:: Extract

For the whole journey we were hot because we had sun pouring in the car windows. Most of the way we had to keep the windows closed due to the road dust and the pollution from other vehicles driving past (truck and bus exhaust pipes quite nicely pump out their poisons at exactly the height of car windows). We drove past many kilometres of plants and vines, and all the leaves were totally greyish-white from dust and smoke ash. Ian and Jeremy got so shirty with the driver that Jeremy was moments away from kicking him out of the driver’s seat and taking over the driving duties himself. It would have been much safer but we thought we had better not due to possible insurance issues. Apart from a very brief stop for lunch, the journey of 205 km. took us 9.5 hours.


Finding Sacred Valley Inn in Pokhara

We eventually got to Pokhara but our useless driver had absolutely no idea where the Sacred Valley accommodation was located. Because he didn’t speak English we could not really offer him direction or help. By this stage the sun had well and truly set and we were driving around in the near darkness with concerned looks on our faces. No one seems to use headlights here until it is totally pitch black which was a bit scary – especially when our driver was doing U-turns in front of other cars. He stopped several times to ask bystanders for directions and for another cigarette break but he never really appeared to follow the directions the bystanders were giving him.

Our room at Sacred Valley in Pokhara Our lovely room

All three of us were stressed to the maximum.
Twice he phoned the Sacred Valley Inn and they gave him directions but we still never arrived there. After a third phone call a young guy from the hotel arrived on a motorbike and got us to follow him to our accommodation. We checked in and were greeted by a very clean hotel and by some quite pleasant bedrooms. Our rooms aren’t next to each other but they are not too far apart. It is budget accommodation but you really couldn’t ask for anything nicer. I think we are going to enjoy staying at “Sacred Valley Inn”.

::::
:: Given information

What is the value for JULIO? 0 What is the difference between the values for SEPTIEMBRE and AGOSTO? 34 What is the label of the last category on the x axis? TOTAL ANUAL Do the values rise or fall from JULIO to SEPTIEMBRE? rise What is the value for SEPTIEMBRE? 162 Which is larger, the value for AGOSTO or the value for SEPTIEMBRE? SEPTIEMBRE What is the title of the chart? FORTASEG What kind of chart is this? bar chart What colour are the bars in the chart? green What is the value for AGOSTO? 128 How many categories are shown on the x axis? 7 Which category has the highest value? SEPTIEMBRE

::::

(Prompt 1):
Please list every type of vehicle that the travel account mentions.
(Prompt 2):
Extend the travel account about the drive to Pokhara past its final sentence.
The data has no connection to the travel account.

(Answer 1):
car, truck, bus, motorbike

(Answer 2):
Birendra is furious with the driver

As promised, we called Birendra to let him know we had finally arrived at the hotel and to update him on how long it had taken for the drive.  He was absolutely furious at the driver. Fortunately Jeremy was the one who kept in touch with him throughout the day because Jeremy could handle the foul language directed at the driver much better than Ian or I could. We could only imagine the scene back in Kathmandu with Birendra beating his brow with his hand. We knew he would have been totally distraught that such an embarrassing thing would have happened to his friends.


We start to calm down

We settled into our rooms and unpacked some of our gear. The bathroom floor is quite wet. Reception gave us an old towel to wipe it up with. We suspect it will always be wet every time we have a shower as there is no shower curtain to keep the water in the bath. Never mind. To us that is not a major issue. The man at reception is so nice.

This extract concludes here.